2/23/09

On Economics of Style



Earlier, E. commented on the issue of how economics account for certain style choices, particularly in the realm of fashion. Expanding on this idea of how economics influences style, I can't help but think about the work of Raymond Chandler and The Ramones. How do economics of form turn into a form of style. The question I'm considering, is "the lack" a stylistic choice?

In the case of Raymond Chandler, the hard-boiled detective stories that became synonymous with the cheap quality of the paper it was printed on were once viewed as a lesser literary tradition. But the canon has since claimed Chandler as a modernist artistic visionary. Joyce Carol Oates writing for the New York Review of Books: "We are in the presence of not a mere action tale teller, but a stylist, a writer with a vision."

In times of economic hardship do critics reconsider the question of excess and its connection to value?

Chandler's tight, sparse prose quickly falls to more negative connotations of being cheap, but in his novel The Big Sleep, the reader learns that less is more. Marlowe, the man of few words, should not work as well as a narrator. Who was it from Dragnet that just wanted the facts? Marlowes observations may not focus strictly on the facts, but his one track mind reveals a hardline moralist, and the book has a hard hitting ending that could not have been achieved had the reader been bombarded with every little detail a lesser detective would have been interested in. Marlowe the moralist gives way to Chander the stylist.

In the case of The Ramones, their importance is based upon the countless punk bands that treat every version of their 3-chord progession as a work of art. The detail to which bands like The Riverdales and The Queers revel in is almost like creating something out of nothing. I am often awed in how much they see in something so little. Whether it be a particular guitar part, vocal affect, or key change, bands in debt to The Ramones turn it into something more meaningful.

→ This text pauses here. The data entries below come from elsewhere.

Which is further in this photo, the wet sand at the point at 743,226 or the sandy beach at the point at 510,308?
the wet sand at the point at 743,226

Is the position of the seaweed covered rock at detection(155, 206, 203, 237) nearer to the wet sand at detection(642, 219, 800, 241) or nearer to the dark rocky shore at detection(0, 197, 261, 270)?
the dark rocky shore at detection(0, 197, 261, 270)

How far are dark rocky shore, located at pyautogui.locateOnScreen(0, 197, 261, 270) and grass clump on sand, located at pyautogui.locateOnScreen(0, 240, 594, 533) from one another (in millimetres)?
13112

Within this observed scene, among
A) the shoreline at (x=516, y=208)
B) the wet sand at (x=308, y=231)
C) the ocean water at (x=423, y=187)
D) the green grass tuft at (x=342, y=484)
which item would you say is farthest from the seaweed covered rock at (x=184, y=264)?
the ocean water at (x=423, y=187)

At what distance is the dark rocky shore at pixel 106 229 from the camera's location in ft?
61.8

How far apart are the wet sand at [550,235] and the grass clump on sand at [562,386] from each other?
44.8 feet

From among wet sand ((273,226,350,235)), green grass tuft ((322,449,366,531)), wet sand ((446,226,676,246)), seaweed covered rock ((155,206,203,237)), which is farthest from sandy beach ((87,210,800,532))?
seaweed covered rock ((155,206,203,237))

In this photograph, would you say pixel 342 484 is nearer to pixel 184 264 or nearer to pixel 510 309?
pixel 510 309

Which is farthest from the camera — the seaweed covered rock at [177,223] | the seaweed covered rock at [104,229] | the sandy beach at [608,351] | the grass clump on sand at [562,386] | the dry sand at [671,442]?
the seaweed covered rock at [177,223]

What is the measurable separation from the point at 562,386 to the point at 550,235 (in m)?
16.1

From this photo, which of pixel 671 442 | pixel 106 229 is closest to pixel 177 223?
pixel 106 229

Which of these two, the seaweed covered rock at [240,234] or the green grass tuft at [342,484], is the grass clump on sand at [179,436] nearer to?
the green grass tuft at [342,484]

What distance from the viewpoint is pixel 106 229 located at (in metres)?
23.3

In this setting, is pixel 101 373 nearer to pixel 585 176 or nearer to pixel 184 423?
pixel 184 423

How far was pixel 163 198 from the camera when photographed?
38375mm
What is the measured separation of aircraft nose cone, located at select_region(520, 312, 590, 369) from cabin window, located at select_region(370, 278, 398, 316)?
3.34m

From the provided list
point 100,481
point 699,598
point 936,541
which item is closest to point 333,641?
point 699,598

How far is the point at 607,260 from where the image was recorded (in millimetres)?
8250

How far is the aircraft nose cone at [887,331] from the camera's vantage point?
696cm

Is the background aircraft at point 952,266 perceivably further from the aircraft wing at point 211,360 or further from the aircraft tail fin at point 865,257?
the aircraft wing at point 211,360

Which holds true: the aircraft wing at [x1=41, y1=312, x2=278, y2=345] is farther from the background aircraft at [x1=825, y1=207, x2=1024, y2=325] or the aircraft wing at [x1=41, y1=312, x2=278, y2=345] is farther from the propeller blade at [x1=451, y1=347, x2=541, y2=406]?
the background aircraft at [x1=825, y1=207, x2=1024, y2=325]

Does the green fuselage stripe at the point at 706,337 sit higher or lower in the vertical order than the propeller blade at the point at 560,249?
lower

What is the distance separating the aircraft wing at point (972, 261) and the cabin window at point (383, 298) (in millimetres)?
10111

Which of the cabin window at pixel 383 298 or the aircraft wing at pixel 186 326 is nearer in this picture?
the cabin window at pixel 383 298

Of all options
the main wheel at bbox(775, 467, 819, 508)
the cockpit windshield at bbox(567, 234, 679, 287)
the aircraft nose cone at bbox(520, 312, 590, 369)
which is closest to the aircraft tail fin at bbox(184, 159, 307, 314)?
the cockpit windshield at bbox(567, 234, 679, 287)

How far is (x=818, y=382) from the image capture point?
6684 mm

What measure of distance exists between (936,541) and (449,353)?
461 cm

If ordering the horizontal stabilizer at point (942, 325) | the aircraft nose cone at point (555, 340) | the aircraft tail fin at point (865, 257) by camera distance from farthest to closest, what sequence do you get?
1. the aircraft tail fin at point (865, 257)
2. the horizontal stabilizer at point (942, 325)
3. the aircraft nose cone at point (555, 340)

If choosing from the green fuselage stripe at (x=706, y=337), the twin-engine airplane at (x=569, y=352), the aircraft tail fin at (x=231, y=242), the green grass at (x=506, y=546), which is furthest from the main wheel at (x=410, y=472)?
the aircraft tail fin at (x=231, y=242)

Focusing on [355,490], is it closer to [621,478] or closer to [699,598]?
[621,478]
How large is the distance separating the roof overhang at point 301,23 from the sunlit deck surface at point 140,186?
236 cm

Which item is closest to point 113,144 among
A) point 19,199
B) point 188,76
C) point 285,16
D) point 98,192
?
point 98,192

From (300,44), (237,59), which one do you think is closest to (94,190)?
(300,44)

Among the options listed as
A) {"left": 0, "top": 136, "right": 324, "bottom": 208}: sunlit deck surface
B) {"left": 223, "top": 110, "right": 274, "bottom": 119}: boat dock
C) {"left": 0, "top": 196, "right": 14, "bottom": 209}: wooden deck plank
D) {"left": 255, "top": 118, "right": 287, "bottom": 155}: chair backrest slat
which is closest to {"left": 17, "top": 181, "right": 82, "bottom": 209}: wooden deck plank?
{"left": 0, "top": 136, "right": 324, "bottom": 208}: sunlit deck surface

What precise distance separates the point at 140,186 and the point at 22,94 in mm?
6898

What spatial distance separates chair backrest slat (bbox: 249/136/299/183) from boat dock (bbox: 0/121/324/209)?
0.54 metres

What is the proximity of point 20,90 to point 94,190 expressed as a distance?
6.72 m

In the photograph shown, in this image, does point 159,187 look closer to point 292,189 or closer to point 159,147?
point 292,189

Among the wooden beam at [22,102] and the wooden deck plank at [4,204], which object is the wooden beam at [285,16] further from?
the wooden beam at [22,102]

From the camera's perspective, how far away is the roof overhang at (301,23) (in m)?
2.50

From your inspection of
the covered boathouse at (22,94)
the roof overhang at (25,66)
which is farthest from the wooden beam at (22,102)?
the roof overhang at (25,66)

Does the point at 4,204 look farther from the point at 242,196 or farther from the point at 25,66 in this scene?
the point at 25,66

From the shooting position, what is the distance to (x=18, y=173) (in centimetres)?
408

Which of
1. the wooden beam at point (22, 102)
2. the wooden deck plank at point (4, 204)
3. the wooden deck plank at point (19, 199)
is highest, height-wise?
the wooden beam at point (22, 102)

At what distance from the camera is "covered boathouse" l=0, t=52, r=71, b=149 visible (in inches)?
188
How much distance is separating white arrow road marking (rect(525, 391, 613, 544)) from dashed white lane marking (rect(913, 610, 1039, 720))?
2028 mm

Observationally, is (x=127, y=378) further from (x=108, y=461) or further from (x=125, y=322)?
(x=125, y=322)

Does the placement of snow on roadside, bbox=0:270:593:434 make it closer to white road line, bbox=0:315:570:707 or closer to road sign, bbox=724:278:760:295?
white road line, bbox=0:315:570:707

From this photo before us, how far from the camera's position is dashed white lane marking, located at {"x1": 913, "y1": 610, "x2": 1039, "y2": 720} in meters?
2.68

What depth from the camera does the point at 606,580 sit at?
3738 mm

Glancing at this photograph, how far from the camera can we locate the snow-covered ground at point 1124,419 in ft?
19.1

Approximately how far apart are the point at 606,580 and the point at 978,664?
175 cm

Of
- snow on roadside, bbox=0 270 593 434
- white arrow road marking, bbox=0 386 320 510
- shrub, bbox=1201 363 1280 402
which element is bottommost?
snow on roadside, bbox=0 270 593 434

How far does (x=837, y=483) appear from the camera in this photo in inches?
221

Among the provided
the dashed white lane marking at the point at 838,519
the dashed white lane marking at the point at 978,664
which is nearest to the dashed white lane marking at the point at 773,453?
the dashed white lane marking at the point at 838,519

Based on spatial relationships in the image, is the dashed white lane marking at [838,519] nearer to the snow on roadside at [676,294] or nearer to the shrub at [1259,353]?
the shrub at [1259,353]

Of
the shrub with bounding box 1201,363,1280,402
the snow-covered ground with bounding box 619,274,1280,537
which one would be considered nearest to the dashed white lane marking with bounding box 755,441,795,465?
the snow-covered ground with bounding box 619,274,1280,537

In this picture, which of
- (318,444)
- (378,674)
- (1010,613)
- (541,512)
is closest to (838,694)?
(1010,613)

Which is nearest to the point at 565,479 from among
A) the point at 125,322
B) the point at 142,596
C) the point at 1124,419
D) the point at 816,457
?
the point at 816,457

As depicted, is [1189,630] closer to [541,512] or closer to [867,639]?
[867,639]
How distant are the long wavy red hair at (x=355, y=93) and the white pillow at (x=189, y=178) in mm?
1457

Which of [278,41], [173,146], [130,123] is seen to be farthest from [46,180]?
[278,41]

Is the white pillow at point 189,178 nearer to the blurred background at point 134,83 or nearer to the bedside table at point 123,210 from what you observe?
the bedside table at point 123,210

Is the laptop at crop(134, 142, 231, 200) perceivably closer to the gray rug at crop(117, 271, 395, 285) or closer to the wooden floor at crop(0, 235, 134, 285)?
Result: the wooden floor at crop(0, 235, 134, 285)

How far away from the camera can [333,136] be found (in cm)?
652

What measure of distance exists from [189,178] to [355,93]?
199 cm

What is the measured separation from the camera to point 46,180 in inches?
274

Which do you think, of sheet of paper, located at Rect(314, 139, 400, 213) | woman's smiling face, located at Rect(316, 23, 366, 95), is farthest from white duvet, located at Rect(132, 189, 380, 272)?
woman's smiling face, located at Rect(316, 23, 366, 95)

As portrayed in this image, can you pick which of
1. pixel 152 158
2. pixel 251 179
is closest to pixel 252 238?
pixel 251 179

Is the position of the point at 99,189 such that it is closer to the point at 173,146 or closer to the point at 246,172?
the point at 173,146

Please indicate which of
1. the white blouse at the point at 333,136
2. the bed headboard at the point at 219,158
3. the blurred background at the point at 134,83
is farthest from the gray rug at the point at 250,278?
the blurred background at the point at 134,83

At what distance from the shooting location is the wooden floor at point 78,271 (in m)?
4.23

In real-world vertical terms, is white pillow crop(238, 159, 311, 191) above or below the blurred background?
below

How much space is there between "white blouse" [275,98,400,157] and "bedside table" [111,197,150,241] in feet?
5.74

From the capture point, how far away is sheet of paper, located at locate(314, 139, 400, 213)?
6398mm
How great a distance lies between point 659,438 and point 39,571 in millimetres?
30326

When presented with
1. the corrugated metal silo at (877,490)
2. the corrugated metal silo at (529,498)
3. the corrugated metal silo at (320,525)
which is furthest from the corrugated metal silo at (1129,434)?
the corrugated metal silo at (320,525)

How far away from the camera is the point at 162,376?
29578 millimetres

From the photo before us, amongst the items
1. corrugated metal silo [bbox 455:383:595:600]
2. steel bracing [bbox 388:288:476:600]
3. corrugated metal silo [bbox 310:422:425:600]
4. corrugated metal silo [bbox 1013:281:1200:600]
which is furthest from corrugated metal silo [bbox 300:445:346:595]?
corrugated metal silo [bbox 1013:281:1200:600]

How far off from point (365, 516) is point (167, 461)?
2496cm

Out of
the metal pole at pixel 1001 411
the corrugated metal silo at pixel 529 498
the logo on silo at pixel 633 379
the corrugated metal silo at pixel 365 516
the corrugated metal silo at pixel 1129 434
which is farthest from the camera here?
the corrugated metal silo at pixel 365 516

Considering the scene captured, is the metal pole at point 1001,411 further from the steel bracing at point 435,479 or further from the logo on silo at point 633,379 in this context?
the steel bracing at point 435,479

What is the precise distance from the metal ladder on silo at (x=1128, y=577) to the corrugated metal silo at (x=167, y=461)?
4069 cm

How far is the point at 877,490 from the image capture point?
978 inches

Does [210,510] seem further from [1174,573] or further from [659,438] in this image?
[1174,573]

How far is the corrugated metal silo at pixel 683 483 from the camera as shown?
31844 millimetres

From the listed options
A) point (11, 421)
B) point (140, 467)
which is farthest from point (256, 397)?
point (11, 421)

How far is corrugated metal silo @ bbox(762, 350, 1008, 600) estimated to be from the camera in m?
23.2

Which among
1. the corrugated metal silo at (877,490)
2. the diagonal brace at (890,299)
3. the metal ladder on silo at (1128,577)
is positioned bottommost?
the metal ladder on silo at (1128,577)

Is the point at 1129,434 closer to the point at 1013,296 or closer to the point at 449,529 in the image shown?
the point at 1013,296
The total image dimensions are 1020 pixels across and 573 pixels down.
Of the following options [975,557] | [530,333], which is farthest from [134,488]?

I see the comic/project Garfied Minus Garfield as a perversion of this idea. To take Garfield out of Garfield comics reveals something more meaningful about John Arbuckle or the humor of Jim Davis's comics. The idea being that not only is less more, but that abscence has a presence, a powerful meaning in the abscense itself.

The Ramones stripped down style, where Rhythm functions for melody when melody isn't present or Chandler's vision of Marlowe not commenting on certain situations that rise in his novels reveals a hardline stance on certain moral issues. When Garfield is removed from Garfield comics we see what was there all along, a man struggling with his sanity. When we see the Ramones through their heirs we see the presence of every rock n roll innovation condensed and blown apart, unzipped if you will. And when we look back at the work of Raymond Chandler we see a stylist commenting on why you have to keep your eye on the quiet ones.